PROVIDED DATA:
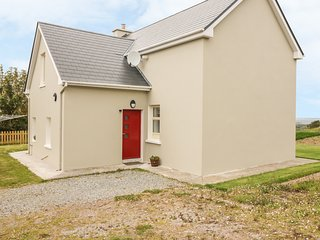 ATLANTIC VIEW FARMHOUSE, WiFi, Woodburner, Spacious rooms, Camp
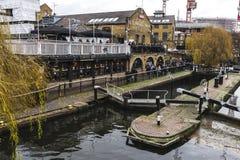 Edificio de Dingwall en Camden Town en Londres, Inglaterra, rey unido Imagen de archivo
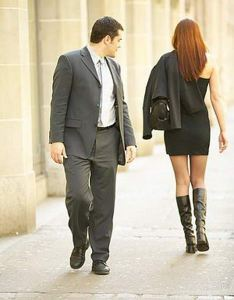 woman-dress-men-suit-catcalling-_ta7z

* * *

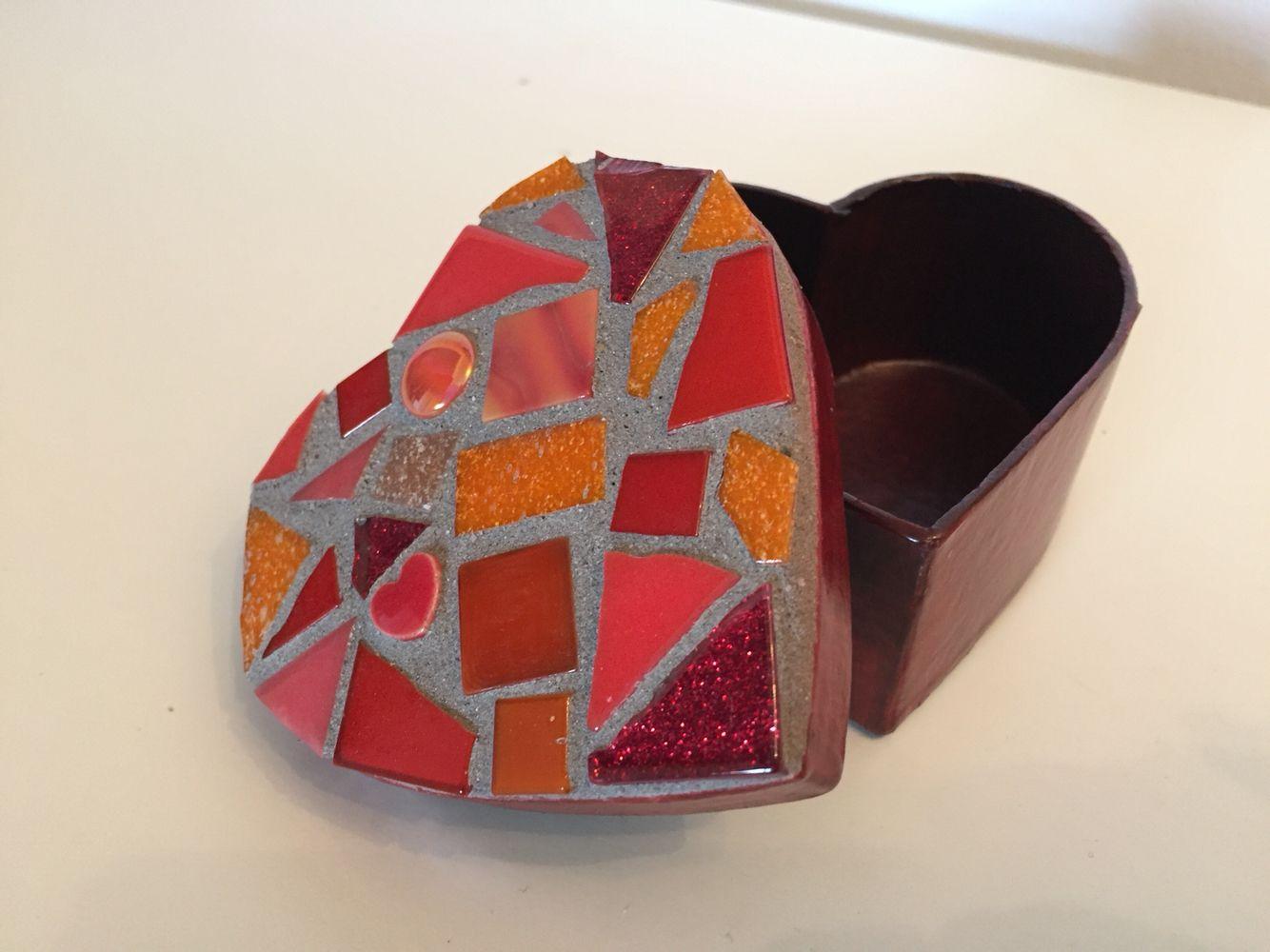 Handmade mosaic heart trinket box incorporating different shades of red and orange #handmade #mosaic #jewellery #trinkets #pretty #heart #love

WHAT YOU ARE ASKED TO DO: Restate the lines above from the one containing "ATLANTIC VIEW FARMHOUSE, WiFi, Woodburner, Spacious" through the one containing "woman-dress-men-suit-catcalling-_ta7z", inclusive, exactly and without pictures.

SOLUTION TO THIS EXERCISE:
 ATLANTIC VIEW FARMHOUSE, WiFi, Woodburner, Spacious rooms, Camp
 Edificio de Dingwall en Camden Town en Londres, Inglaterra, rey unido Imagen de archivo
 woman-dress-men-suit-catcalling-_ta7z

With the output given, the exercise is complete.